Jika sudah begitu, akan sulit baginya untuk mengeluarkan kata-kata. Jika pun ia berbicara tentunya ia hanya akan menjadi orang konyol di hadapan Lina.
Ia pasti akan berbicara dengan bibir yang bergetar tidak karuan. Dan bisa jadi kata-kata yang ia ucapkan akan berbeda dengan yang ada di dalam benaknya.
"Tenang kawan, kalau kau mau kakekku punya jimat pelancar jodoh, katanya dengan membawa jimat itu saat melamar nenekku, ia langsung direstui oleh calon mertuanya. Seminggu kemudian mereka menikah.

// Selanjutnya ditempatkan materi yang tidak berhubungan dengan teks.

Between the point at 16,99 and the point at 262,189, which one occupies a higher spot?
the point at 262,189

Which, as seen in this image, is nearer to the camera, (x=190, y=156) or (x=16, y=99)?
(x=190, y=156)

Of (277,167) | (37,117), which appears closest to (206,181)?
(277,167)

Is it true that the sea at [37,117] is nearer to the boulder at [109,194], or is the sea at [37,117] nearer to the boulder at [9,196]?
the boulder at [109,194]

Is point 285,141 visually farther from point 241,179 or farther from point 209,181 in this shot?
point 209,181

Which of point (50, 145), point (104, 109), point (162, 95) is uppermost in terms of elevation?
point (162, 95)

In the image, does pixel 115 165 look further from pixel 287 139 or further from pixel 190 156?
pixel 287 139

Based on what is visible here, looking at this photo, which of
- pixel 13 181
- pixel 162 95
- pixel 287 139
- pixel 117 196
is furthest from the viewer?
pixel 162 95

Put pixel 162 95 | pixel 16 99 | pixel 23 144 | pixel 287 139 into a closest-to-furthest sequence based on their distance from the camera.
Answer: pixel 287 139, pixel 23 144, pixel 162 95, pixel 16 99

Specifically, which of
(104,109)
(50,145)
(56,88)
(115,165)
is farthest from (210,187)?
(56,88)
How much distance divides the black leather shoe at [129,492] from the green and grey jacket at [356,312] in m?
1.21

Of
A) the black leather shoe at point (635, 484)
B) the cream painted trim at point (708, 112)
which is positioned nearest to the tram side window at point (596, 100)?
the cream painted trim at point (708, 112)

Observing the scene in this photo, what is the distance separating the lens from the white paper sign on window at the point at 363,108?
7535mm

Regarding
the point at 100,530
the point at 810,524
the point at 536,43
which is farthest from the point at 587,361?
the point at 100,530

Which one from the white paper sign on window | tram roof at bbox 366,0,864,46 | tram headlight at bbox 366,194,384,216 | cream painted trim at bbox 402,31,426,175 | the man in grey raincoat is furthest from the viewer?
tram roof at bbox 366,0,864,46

Sehingga ada aku di dunia ini." ujar salah seorang teman Dion dengan logat dan gaya yang lucu.
"Betul itu, cinta ditolak, dukun bertindak, hahahaha,,," kata yang lainya.
Dion terkenang lagi, tapi tidak berlama-lama melamun kini dia telah sampai pada artikel jimat penolak bala, dengan harga yang bermacam-macam. Dion hanya melewatinya saja. Jujur saja dia bukanlah orang yang percaya dengan hal-hal demikian.
Saat asik menggeser-geser tampilan layar laptopnya perut Dion pun bernyanyi dengan riang. Dia baru sadar kalau dia belum makan apa pun. Dion memanggil pelayannya dari luar kamar dan meminta agar makanan tersebut dibawa ke kamarnya. Dia masih tidak tega meninggalkan istrinya sendirian. Mengingat usia kandungan istrinya masih sangat muda.
__ADS_1
Bersambung...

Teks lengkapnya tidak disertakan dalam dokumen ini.